Raw data: Begin

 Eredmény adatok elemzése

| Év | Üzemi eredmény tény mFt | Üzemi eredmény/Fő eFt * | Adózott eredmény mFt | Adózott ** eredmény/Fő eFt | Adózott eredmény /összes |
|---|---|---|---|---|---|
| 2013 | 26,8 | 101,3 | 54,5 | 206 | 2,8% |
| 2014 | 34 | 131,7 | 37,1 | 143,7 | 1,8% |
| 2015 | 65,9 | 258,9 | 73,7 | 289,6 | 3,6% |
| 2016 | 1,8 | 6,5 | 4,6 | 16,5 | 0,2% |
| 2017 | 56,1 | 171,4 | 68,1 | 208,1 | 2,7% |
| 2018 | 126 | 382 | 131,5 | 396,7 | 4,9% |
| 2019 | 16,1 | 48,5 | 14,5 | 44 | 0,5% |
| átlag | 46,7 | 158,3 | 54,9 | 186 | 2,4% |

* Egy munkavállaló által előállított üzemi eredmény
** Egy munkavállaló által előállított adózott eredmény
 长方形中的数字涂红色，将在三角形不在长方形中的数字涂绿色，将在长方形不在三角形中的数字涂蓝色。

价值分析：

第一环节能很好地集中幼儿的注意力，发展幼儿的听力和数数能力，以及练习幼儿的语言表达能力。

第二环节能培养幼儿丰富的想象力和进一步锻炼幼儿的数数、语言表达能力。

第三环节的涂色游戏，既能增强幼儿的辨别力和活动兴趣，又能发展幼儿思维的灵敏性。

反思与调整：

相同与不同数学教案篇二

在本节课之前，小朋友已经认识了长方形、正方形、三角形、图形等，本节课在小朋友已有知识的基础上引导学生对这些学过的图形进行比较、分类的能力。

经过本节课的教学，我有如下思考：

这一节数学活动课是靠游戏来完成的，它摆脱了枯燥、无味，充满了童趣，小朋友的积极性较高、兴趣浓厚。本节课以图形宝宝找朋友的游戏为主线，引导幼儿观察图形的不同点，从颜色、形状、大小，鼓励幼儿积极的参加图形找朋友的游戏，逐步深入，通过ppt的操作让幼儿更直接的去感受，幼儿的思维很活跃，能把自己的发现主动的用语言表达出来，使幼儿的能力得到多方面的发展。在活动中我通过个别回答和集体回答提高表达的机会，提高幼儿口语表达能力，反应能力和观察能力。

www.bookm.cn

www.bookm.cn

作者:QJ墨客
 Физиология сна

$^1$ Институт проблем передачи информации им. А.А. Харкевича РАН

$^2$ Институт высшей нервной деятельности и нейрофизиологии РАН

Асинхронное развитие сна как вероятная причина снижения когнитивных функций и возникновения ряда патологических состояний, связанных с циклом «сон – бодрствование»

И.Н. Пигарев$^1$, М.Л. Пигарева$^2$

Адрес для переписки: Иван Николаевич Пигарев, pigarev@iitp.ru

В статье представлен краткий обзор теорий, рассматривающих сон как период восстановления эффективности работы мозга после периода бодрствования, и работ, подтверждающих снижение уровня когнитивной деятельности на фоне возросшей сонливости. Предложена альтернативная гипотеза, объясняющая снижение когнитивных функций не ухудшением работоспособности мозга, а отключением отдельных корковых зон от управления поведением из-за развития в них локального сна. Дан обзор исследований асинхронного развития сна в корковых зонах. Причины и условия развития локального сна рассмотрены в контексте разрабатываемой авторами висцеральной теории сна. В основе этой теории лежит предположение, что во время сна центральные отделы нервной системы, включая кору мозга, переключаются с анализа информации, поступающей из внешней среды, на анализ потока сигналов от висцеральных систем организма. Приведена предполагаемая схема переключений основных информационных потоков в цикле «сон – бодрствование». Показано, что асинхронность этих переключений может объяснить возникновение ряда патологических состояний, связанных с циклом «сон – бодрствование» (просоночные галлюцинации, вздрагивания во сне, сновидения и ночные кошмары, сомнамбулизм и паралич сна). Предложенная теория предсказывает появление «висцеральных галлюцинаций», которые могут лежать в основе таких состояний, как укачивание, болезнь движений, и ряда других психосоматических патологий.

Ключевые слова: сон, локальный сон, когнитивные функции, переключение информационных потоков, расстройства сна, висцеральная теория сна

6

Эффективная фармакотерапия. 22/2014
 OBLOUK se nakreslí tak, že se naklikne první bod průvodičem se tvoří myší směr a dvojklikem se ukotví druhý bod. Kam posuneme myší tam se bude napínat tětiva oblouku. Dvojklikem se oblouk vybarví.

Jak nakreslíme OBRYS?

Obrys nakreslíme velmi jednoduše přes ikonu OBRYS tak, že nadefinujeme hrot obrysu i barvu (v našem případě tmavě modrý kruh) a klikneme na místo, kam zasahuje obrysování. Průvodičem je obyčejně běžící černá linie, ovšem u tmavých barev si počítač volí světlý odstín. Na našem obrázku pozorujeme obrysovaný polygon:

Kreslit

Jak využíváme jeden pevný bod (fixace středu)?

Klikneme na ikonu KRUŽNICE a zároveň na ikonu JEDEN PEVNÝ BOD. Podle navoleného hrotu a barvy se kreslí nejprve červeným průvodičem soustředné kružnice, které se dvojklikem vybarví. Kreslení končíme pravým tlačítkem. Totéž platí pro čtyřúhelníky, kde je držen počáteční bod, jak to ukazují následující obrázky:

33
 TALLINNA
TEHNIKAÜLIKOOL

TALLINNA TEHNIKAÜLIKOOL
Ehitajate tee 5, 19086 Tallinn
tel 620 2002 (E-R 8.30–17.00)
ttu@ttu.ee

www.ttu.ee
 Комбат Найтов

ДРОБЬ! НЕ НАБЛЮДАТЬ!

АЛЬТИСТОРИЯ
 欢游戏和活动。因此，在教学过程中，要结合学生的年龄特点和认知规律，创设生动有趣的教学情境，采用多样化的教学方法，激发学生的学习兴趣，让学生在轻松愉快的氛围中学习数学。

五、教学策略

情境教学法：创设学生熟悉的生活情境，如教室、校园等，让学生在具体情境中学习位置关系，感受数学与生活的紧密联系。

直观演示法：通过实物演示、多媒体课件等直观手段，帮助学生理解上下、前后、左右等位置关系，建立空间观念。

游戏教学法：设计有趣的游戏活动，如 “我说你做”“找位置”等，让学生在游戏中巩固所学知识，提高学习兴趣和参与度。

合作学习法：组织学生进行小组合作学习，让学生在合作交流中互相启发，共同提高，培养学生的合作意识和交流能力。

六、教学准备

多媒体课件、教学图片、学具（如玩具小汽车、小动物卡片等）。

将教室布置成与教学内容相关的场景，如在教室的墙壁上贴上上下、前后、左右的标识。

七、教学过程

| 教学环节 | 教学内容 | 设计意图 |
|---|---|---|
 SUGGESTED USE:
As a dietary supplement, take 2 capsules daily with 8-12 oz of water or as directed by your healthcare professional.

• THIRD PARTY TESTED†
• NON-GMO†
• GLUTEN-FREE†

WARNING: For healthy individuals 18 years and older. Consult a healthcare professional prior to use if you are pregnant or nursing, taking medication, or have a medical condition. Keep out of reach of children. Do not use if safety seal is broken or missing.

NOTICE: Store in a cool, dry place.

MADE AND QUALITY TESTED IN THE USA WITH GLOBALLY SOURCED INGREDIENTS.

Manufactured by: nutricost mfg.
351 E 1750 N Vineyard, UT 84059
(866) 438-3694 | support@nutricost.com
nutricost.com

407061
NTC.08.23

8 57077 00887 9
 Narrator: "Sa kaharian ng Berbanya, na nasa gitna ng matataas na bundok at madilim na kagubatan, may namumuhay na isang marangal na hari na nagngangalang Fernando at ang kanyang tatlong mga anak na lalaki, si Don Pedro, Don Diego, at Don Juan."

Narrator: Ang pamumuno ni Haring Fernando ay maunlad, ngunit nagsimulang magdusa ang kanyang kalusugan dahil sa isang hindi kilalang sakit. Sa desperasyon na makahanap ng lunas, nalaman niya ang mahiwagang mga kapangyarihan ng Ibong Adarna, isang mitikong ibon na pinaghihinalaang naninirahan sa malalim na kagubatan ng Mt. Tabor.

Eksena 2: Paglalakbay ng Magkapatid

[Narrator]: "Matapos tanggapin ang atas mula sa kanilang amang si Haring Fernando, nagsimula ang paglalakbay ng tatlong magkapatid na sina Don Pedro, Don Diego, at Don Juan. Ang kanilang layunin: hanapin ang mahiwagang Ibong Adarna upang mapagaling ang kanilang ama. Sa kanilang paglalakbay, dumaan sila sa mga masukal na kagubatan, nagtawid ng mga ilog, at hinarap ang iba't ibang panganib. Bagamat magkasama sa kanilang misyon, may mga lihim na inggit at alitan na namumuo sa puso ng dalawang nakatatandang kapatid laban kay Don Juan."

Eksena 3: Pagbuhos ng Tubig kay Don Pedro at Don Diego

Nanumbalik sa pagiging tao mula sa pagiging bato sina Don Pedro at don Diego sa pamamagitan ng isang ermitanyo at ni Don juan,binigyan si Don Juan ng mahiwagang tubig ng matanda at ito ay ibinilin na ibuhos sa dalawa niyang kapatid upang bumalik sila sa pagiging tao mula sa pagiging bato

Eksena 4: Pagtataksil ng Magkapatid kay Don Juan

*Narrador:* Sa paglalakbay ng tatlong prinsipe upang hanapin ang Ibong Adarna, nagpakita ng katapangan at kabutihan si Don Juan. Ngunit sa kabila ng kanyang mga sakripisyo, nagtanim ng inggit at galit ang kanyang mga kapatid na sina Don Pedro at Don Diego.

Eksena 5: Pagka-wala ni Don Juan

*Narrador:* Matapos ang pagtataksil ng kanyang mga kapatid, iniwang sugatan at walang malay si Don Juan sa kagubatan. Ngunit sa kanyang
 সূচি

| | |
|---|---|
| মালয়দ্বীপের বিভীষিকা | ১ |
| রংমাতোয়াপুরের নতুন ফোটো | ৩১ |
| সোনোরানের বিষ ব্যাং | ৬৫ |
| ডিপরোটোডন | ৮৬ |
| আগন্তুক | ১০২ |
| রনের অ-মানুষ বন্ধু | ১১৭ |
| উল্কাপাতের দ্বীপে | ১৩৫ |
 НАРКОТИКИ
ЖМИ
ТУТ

Raw data: End

### [Exercise directions]
Please copy every line of the data that carries the string "деятельности".

### [Reply to the task]
$^2$ Институт высшей нервной деятельности и нейрофизиологии РАН
В статье представлен краткий обзор теорий, рассматривающих сон как период восстановления эффективности работы мозга после периода бодрствования, и работ, подтверждающих снижение уровня когнитивной деятельности на фоне возросшей сонливости. Предложена альтернативная гипотеза, объясняющая снижение когнитивных функций не ухудшением работоспособности мозга, а отключением отдельных корковых зон от управления поведением из-за развития в них локального сна. Дан обзор исследований асинхронного развития сна в корковых зонах. Причины и условия развития локального сна рассмотрены в контексте разрабатываемой авторами висцеральной теории сна. В основе этой теории лежит предположение, что во время сна центральные отделы нервной системы, включая кору мозга, переключаются с анализа информации, поступающей из внешней среды, на анализ потока сигналов от висцеральных систем организма. Приведена предполагаемая схема переключений основных информационных потоков в цикле «сон – бодрствование». Показано, что асинхронность этих переключений может объяснить возникновение ряда патологических состояний, связанных с циклом «сон – бодрствование» (просоночные галлюцинации, вздрагивания во сне, сновидения и ночные кошмары, сомнамбулизм и паралич сна). Предложенная теория предсказывает появление «висцеральных галлюцинаций», которые могут лежать в основе таких состояний, как укачивание, болезнь движений, и ряда других психосоматических патологий.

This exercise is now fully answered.